Elsie  Houston           (Marston 51011)
V1911. ELSIE HOUSTON: Elsie Houston: Queen of Brazilian Song, incl. Songs by Villa-Lobos, Fernandez, Nin, Ravel, Nilvar, Jamblan/Herpin, Barlow, Alvaro Moreira/Hekel Tavares, Bandeira/Ovalle, Ovalle, etc. Marston 51011, recorded 1928-41, incl. de Falla’s ‘Siete Canciones Populares Españolas’, Unpublished RCA 1941 matrices, plus 7 Unpublished Liberty Music Shop titles. Transfers by Ward Marston. Final copies! - 638335101101


“The latest recording here is from 1941: an impressive, surprisingly unpublished performance of Falla’s ‘Siete canciones populares españolas’, in which Houston is in clear, steady voice, grading and shading from one song to another, so the hushed ‘Nana’ contrasts strikingly with the exuberant ‘Polo, to take the extremes. Pablo Miguel’s pianistic contribution enhances the cycle.”

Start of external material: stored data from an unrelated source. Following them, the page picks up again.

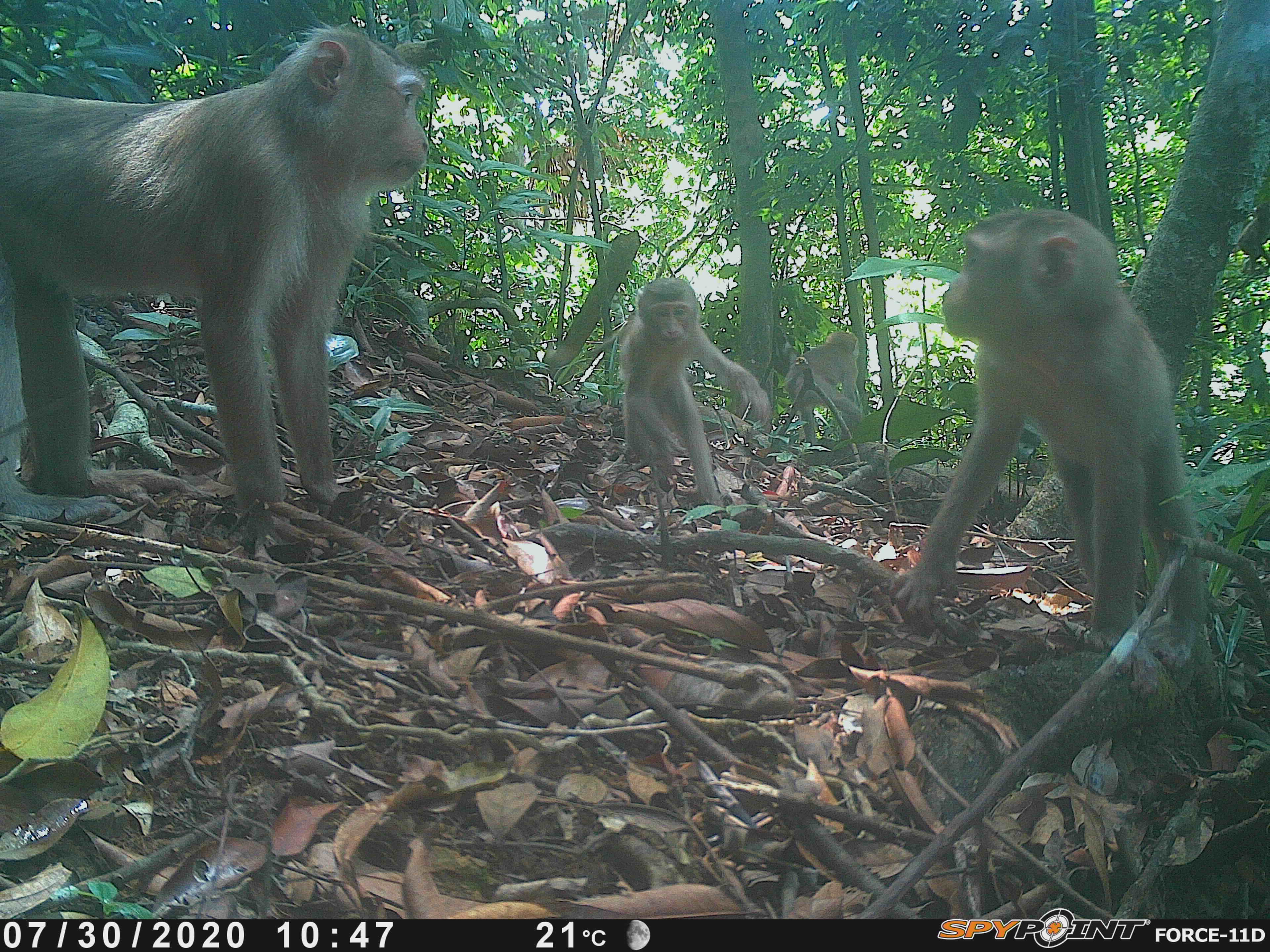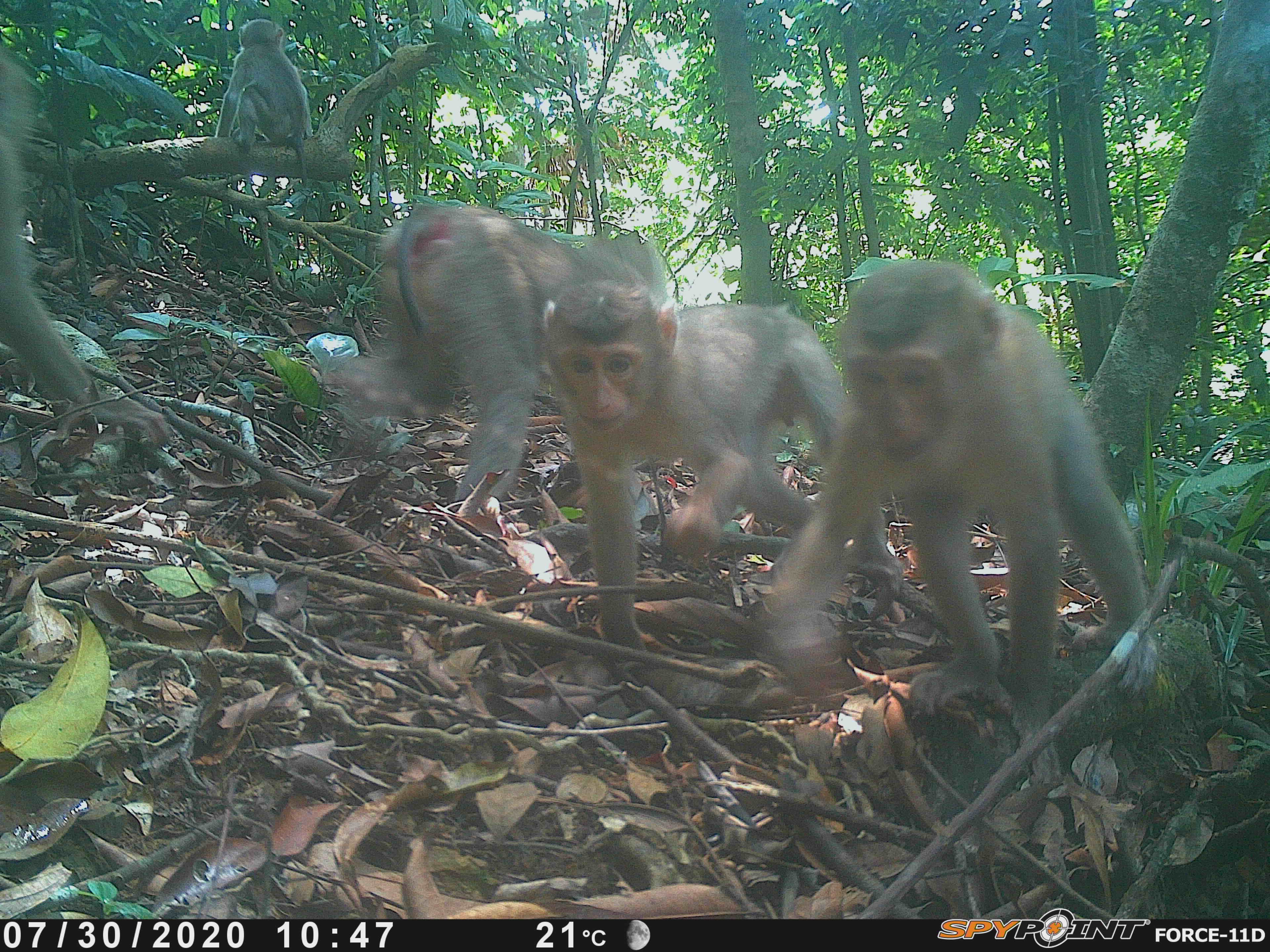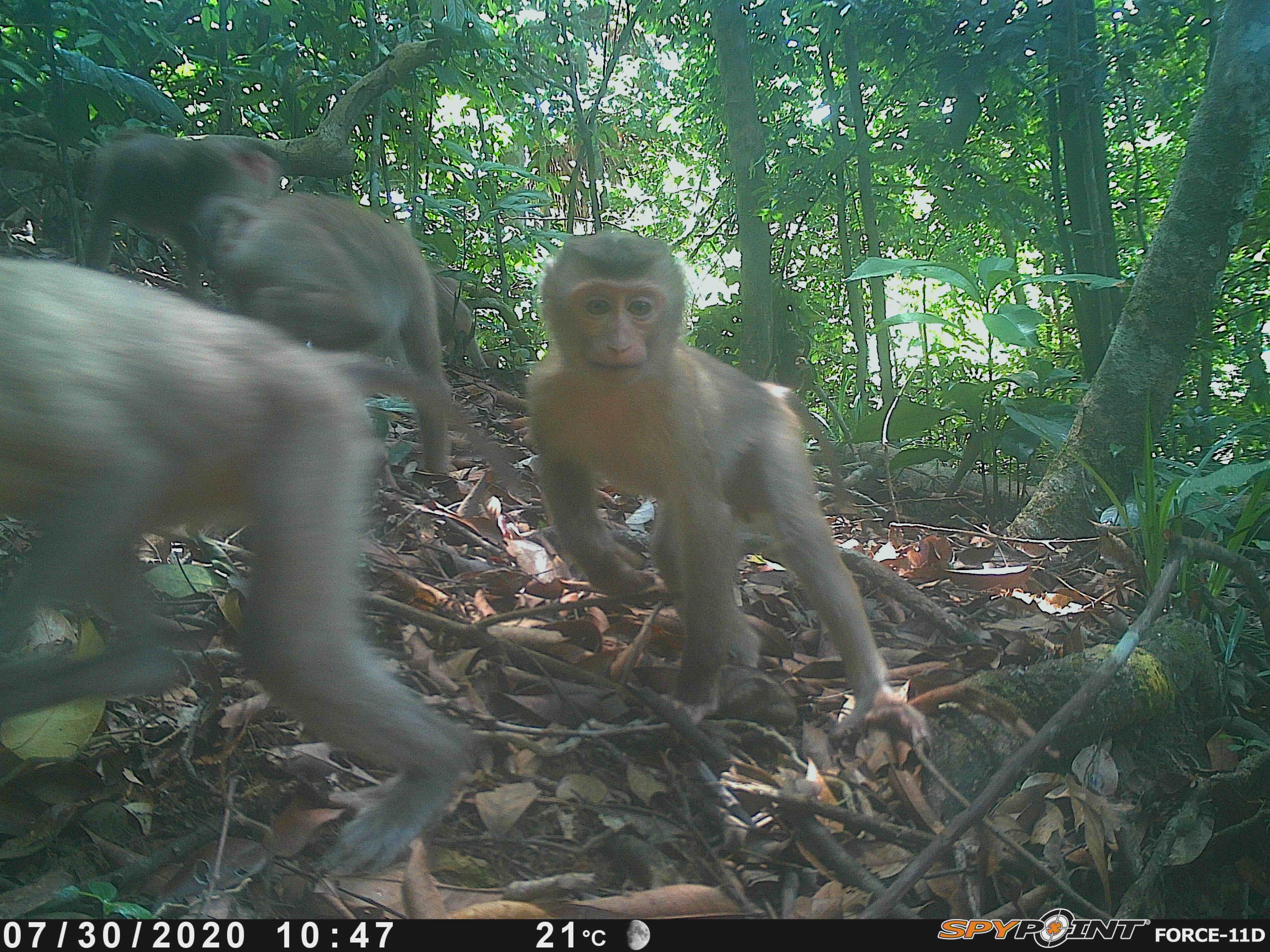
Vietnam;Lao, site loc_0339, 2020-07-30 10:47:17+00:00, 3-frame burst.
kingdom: Animalia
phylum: Chordata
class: Mammalia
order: Primates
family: Cercopithecidae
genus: Macaca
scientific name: Macaca nemestrina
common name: pig-tailed macaque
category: pig tailed macaque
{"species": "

“Of the many performers who came to the United States in the 1930s during the country’s craze for all things Latin American, the most unusual was probably the Brazilian singer Elsie Houston…. It was the formidable Lehmann who gave the young Houston a solid vocal technique, one which allowed her to use her voice in unusual ways, yet never lose its musical quality. Two years later Houston returned to Brazil, and was then promptly shipped off to Buenos Aires, to study with another great singer, France’s Ninon Vallin, who was a favorite at the Teatro Colón. Houston remained there for two years, then moved to Paris with Vallin…. It was there, in 1926, that Elsie Houston presented her first concert of Brazilian music. The following year she made her formal début at the Salle Gaveau, sharing the concert with Villa-Lobos. In 1928 she cut her first recordings - two sides for French HMV of four Villa-Lobos songs with Mme. Villa-Lobos at the piano…. Houston cut her second group of records in Brazil in 1931, for the Brazilian Columbia label, mostly folksongs…. In 1937 she came to New York, where she remained for the rest of her life, arriving just as the rage for Latin-American music was at a peak…. In 1940 Houston appeared on a program with other artists at a Festival of Brazilian Music at New York’s Museum of Modern Art, and proved the sensation of the Festival….Perhaps the greatest of all ‘crossover’ artists before that term was even invented, she appeared not only on august concert stages, but also in night clubs frequented by Cole Porter and Marlene Dietrich like Le Ruban Bleu…. her Victor album of Brazilian songs, recorded in 1941, benefits from the expert sound engineering of the company which faithfully represented the depth and resonance of her voice. One must note that no small part of that Victor album’s success was due to the talented accompaniment of Pablo Miguel, whose deep piano tone reminds one of Ignaz Friedman. Houston made a series of recordings for New York’s Liberty Music Shop, only four of which were issued…. The series ended with her final recording, ‘Fado’ (Fate). One has only to compare this disc with her first American record, ‘Bahia’, a performance so infused with happiness with the other, while ‘Fado’ is so despairing, as if it were the summing up of her life.”